Then again, Indigo didn't want to wear her PJs on the street either. She conceded and took the package with her to the bathroom, shooing out in frustration the caterpillars that nested in the bathroom. Indigo was really getting annoyed by the butterflies emerging from her body, especially when they acted like a hive. They turned the hot water, they used the soap to make bubbles float everywhere, and they organized everything on the counter. They lifted the towels, they brushed her hair…

"LEAVE ME ALONE!" She shouted at them. Red admirals chased them out of the bathroom, yet some took the opportunity of dressing Indigo in her new dress. "COME ON!"

"How adorable, they treat you like the queen of the beehive!" Alastor laughed.

"Yeah, I know the term!" Indigo got angry. "'Float like a butterfly, sting like a bee!' Right now, I want space! And I don't like being angry!"

Out of nowhere, Alastor twirled his microphone-headed staff. He slammed it down on the dark brown floor and the room darkened. Living shadows hissed from behind the furniture, scaring the butterflies into hiding. Some froze into place on the wall covered by glow-in-the-dark star and butterfly stickers, a few on the nightstand's lamp, and the list could go on with the insects blending on the curtains, bedsheets, and mobile. A good portion flew right into Indigo, morphing her dress's skirt into one of butterfly hindwings, framing her collar and sleeves with eyespots, and creating tiny sapphire butterfly ornaments on her flats' tips.

Indigo tried holding in the screams as the last butterfly disappeared and Alastor summoned the shadows away.

"Quite the spectacle with your minions, my dear!"

"Mister Alastor, I apologize in advance if I sound awful… but unless you happen to cry, hiccup, or explode tiny shadows that do things you don't want them to do or touch you in places you don't want them to touch you, I don't really want to hear how you find it entertaining…"

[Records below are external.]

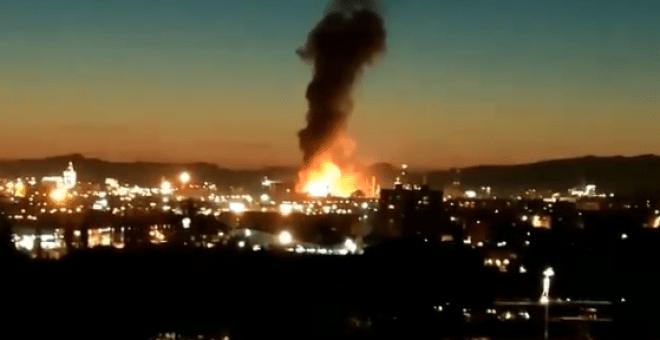 Se registra explosión en planta petroquímica en España
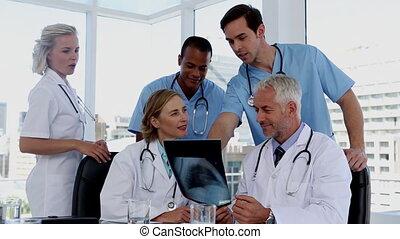 médecins, groupe, examiner, rayon x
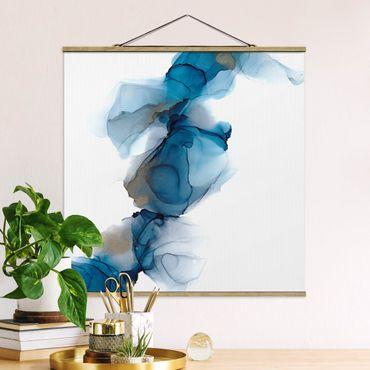 Stoffbild mit Posterleisten - Weg des Windes Blau und Gold - Quadrat 1:1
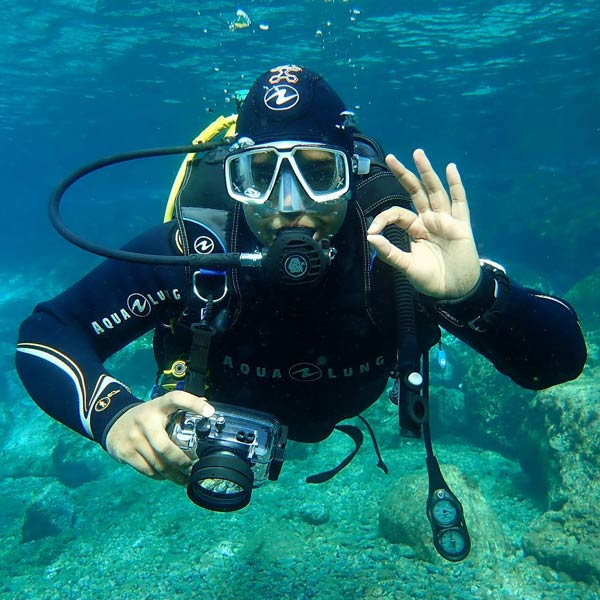 Curso de especialidad PADI en Lanzarote fotografía subacuática - con centro de buceo Manta Diving Lanzarote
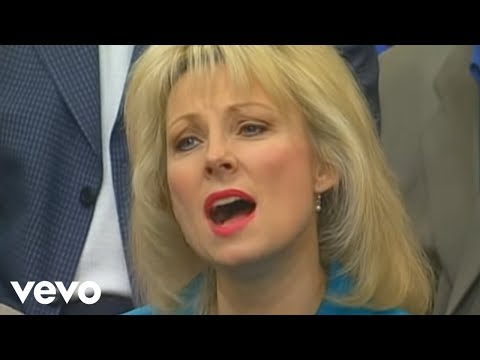Bill & Gloria Gaither - Redeemed [Live] ft. Guy Penrod, Karen Peck, Squire Parsons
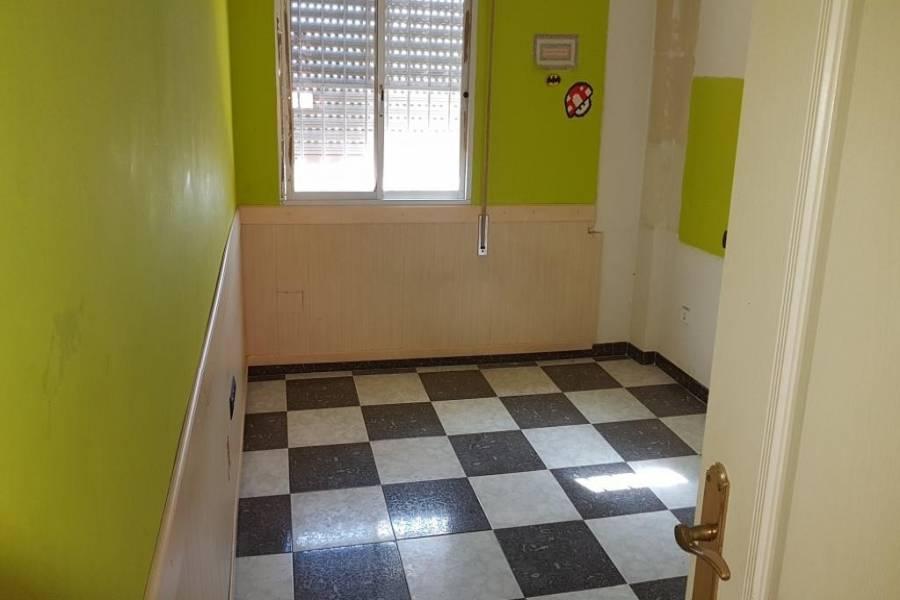 Torremolinos,Málaga,España,3 Bedrooms Bedrooms,1 BañoBathrooms,Pisos,5082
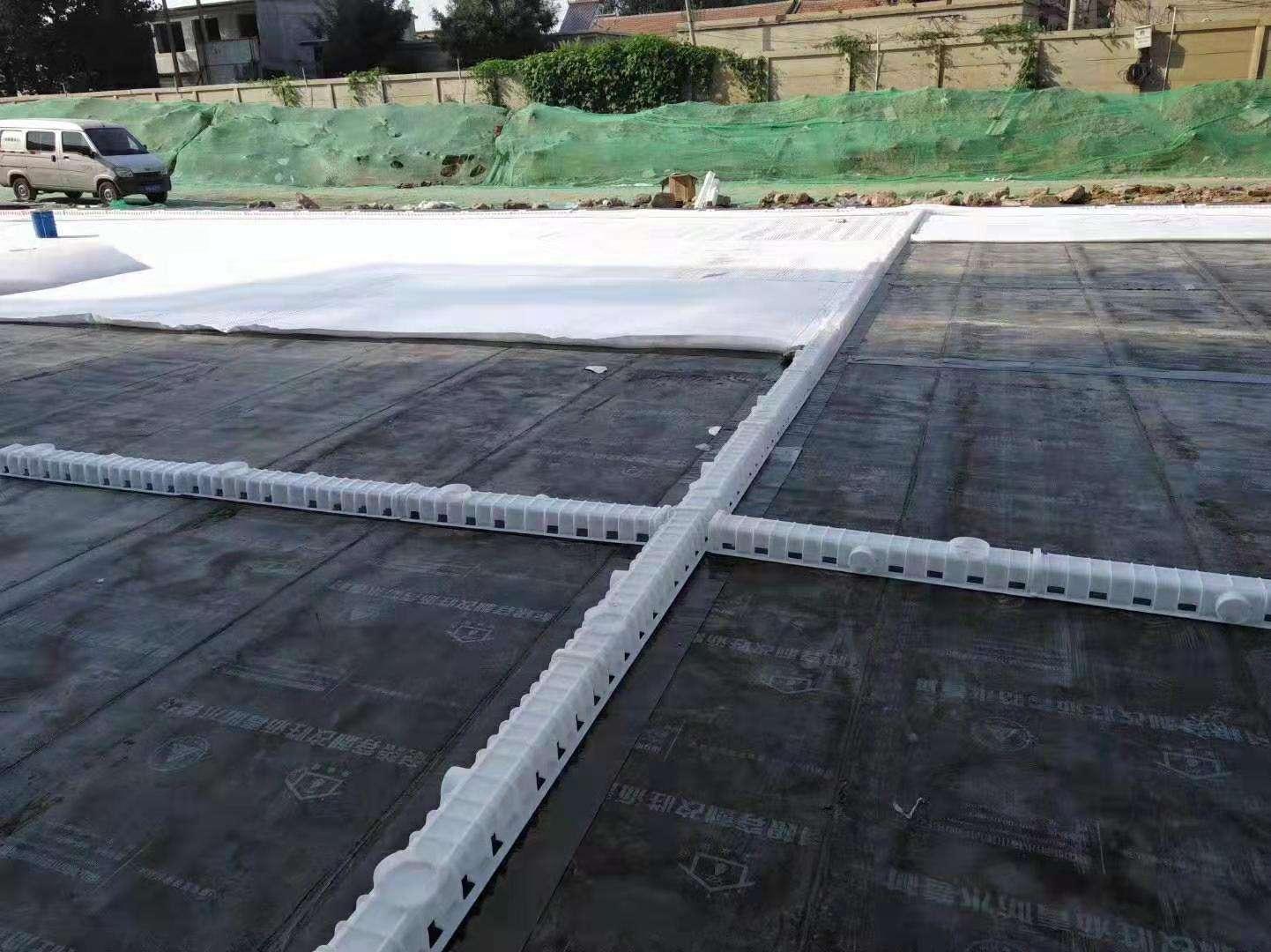 复合土工布排水板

"Spectacle, dear, not entertainment!" Alastor walked over to her and brushed away a swallowtail that tried to hide in Indigo's hair. Even though she felt the tip of his claws as he fluffed her hair with his hands, Indigo was surprised that she wasn't annoyed by his action. "The spectacle is none other than your insects' peculiar devotion to you. They are like an army of extra arms connected to your spirit, and in your case, quite dependent on your emotions. It isn't entertaining, however, when the suffering is caused by unintentional brattiness!" Alastor snapped his fingers and the cloche hat landed in his hand. "Such great powers given to you upon death won't immediately be tamed on the first week, Indigo. If you desire to move forward and survive, you must find the right pace for control. It could be weeks, months, or even a year before you fully control it. Fail to control it properly and Hell will be merciless. Do you understand?"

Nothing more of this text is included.